Kosovo may soon be allowed to take a greater part in EU research funding programs after the country signed an EU-brokered reconciliatory deal with Serbia last month (19 April), following years of conflict, reports Science Insider.
After the signing of the deal, the European Commission formally proposed to let Kosovo participate in 22 EU programmes, including the €55 billion Seventh Framework Programme (FP7) for R&D, which is expected to also apply to its successor, Horizon 2020.
If EU member states agree, Kosovo will move up from taking part in research programs as a ‘third country’ to becoming an ‘associated country’ – the status currently given to non-EU countries such as Norway, Switzerland, Croatia and Serbia, Science Insider reports.
In return for paying a fee to the EU, Kosovo’s representatives will be able to take part in program management committees, and its organisations and proposals will receive the same treatment as those from EU member states.
Yet so far, Science Insider says, the EU has financed only three research projects through FP7 involving five Kosovo-based organisations to the tune of just €286,000.
Whether Kosovo’s future funding will exceed its contribution as an associated country will partly depend on how much Kosovo invests in research and innovation itself, a commission official told Science Insider.
With the new science law decreed last month promising that a fixed proportion of Kosovo’s budget will go to research, hopes are high that funds will go up.
But Klaus Schuch, strategic research manager at Austrian Centre for Social Innovation, who is involved with policy advice and aid to Kosovo, tells Balkan Science Beat that Kosovo can participate in FP7 “anyway on a project-related basis irrespectively of the agreement signed with Serbia”.
“Even if Kosovo does not request an association to Horizon 2020 it can continue to participate on a project-related basis as a ‘third country’,” he says.
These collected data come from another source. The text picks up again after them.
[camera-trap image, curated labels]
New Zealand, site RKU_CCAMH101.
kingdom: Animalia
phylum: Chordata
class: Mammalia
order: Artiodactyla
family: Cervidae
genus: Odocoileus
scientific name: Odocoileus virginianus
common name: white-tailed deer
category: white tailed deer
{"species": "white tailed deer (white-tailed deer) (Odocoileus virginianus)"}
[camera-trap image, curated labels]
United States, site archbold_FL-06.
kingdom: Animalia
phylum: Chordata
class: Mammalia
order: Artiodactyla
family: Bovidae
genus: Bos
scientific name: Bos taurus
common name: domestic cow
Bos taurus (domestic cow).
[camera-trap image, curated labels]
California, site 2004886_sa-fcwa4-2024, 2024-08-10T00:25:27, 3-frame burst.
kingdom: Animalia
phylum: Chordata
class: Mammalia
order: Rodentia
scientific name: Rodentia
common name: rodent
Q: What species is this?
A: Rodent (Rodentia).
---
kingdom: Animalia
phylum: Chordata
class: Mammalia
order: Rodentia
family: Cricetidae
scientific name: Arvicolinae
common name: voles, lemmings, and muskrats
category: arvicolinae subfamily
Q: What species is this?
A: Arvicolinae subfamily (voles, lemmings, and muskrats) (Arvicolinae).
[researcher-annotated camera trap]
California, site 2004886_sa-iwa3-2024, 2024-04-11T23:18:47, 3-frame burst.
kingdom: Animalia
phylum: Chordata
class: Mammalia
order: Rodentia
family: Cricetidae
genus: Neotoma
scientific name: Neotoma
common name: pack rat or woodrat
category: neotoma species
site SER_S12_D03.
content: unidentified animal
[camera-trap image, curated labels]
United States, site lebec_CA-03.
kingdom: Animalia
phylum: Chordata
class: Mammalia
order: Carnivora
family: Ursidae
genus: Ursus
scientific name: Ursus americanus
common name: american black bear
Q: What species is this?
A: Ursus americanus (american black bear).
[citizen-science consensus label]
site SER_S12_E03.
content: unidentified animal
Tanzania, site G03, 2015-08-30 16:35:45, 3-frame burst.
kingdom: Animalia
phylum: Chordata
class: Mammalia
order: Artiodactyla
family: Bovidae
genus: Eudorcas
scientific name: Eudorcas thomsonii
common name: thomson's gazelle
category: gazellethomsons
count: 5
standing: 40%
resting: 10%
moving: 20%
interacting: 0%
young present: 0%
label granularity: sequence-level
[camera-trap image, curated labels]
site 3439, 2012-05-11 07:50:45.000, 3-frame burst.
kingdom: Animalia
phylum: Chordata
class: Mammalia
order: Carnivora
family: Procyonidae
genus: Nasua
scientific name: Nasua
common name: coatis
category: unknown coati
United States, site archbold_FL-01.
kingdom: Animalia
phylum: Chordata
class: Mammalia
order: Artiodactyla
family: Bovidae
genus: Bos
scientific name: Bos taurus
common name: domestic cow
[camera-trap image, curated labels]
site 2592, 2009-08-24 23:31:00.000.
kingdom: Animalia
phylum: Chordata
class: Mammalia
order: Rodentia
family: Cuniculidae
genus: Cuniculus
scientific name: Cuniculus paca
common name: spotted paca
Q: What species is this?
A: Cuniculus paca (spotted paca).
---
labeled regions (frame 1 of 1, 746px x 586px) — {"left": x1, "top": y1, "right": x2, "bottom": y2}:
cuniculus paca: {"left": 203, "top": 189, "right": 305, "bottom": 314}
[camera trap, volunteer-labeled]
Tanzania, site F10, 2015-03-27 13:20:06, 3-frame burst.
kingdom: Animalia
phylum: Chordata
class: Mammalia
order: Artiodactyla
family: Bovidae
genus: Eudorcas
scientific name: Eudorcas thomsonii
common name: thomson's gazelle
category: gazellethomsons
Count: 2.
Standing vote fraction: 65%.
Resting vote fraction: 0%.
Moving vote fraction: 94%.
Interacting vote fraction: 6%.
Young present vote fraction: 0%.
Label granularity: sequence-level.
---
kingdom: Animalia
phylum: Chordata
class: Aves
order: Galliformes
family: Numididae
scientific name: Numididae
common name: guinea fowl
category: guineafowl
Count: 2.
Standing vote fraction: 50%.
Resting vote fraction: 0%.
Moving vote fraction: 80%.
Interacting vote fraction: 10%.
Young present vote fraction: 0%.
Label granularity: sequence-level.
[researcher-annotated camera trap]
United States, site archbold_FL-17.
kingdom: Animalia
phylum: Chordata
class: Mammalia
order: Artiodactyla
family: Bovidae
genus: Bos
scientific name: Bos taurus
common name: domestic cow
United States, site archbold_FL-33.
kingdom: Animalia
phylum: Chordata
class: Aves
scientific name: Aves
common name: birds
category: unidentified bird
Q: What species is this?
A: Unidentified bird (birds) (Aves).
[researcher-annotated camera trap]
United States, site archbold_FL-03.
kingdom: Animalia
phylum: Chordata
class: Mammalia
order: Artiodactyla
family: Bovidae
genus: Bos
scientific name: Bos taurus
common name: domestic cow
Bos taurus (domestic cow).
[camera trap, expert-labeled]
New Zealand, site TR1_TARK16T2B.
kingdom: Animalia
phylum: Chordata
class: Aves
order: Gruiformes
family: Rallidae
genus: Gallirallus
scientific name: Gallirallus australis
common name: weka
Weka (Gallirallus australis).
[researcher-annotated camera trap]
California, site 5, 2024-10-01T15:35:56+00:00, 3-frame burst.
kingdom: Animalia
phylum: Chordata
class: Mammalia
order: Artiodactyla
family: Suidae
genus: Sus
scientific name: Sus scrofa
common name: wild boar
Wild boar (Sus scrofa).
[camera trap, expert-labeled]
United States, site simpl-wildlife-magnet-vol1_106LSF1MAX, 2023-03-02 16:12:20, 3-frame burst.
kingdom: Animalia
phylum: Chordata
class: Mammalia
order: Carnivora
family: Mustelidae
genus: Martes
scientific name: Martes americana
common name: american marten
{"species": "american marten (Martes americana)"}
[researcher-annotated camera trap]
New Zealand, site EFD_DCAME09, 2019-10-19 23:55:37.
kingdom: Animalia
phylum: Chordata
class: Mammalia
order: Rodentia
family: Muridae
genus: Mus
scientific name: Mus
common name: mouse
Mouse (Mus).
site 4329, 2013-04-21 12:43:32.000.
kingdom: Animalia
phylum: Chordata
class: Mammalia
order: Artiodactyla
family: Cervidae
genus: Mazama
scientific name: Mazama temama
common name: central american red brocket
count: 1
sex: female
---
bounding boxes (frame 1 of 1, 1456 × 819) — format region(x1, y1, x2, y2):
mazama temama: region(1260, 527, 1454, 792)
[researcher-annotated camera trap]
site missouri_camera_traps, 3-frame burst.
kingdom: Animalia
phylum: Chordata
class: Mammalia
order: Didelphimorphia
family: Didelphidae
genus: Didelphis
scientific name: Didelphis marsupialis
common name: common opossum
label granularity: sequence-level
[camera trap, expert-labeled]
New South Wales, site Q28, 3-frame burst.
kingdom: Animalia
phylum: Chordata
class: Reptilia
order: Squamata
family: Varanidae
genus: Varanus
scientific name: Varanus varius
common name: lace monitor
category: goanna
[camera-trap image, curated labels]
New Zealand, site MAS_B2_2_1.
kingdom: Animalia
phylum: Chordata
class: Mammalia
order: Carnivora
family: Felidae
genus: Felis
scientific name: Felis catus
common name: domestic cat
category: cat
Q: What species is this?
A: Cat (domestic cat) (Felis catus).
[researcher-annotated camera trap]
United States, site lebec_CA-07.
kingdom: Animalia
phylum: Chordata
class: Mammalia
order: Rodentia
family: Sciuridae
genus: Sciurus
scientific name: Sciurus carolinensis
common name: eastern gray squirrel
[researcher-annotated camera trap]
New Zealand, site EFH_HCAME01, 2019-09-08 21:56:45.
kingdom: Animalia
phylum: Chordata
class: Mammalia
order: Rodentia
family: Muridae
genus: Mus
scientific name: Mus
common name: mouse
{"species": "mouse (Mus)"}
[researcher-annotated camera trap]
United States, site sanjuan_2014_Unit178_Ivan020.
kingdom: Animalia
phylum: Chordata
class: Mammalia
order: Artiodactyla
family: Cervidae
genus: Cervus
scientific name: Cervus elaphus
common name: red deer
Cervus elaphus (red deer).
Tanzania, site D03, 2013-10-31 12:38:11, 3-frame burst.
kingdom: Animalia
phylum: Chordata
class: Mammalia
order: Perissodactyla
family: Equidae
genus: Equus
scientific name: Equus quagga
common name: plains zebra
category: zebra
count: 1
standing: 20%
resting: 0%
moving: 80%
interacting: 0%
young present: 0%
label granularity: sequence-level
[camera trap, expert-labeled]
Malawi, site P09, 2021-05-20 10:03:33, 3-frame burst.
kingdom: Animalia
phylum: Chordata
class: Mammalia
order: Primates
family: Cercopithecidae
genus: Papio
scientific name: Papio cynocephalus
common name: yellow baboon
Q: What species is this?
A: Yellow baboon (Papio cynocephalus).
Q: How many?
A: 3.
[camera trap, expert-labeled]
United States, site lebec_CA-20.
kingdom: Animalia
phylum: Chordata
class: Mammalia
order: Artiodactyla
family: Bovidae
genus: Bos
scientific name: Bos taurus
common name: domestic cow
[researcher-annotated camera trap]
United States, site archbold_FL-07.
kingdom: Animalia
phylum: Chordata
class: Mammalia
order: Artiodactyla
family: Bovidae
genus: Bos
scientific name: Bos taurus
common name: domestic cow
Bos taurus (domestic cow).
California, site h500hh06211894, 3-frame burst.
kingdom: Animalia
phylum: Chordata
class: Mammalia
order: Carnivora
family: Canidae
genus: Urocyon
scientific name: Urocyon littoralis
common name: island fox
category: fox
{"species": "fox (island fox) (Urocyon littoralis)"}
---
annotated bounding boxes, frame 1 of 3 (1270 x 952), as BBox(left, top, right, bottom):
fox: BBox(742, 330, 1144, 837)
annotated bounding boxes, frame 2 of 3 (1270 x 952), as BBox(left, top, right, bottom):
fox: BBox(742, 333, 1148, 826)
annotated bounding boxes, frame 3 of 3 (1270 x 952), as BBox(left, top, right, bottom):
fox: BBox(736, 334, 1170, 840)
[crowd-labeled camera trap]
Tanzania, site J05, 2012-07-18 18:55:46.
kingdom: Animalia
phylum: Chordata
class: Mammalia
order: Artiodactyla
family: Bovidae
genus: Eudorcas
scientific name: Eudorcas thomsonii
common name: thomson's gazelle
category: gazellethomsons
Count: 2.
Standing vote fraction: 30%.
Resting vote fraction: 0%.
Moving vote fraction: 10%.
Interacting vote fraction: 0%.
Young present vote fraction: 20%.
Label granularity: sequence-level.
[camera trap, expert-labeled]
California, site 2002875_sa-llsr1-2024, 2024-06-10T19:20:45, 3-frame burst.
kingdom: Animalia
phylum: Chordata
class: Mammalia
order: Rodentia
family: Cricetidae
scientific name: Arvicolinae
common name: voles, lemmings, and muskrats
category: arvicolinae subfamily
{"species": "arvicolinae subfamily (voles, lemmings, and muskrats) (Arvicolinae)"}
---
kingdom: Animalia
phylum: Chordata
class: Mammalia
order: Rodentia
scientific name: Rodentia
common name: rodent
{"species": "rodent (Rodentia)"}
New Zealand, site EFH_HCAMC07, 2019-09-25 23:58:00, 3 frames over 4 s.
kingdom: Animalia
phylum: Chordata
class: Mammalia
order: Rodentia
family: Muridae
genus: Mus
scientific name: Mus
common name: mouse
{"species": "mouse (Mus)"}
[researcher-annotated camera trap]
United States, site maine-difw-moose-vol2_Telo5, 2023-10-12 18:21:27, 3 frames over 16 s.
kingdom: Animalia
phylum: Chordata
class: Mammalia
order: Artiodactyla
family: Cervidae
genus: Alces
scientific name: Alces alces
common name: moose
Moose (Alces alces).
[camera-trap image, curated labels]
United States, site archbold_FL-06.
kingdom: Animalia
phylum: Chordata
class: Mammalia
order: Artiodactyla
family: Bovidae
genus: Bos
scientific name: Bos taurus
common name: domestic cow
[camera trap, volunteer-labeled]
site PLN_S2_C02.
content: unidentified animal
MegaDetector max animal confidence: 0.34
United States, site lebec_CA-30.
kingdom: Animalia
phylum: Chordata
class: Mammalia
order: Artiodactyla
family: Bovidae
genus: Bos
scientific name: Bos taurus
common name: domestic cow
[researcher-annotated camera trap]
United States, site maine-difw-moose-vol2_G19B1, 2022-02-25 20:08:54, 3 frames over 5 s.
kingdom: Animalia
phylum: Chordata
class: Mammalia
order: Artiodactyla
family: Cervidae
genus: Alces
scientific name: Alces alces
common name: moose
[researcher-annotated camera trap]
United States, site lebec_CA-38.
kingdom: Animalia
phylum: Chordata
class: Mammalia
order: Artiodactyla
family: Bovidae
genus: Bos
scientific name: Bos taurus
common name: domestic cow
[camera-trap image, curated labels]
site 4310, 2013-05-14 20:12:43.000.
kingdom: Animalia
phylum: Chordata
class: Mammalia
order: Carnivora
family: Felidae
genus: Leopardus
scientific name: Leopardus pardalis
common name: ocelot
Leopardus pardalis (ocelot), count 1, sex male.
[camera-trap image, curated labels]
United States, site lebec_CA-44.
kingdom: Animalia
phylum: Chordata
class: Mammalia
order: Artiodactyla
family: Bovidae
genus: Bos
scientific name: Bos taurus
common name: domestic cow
Both he and Dukagjin Pupovci, executive director of the Kosovo Education Center and former secretary of the National Research Council, question the country’s scientists’ preparedness to take advantage of EU research funds, though.
And both say more needs to be done to improve the number of excellent researchers who can get such funds and to provide administration support to researchers applying for such grants.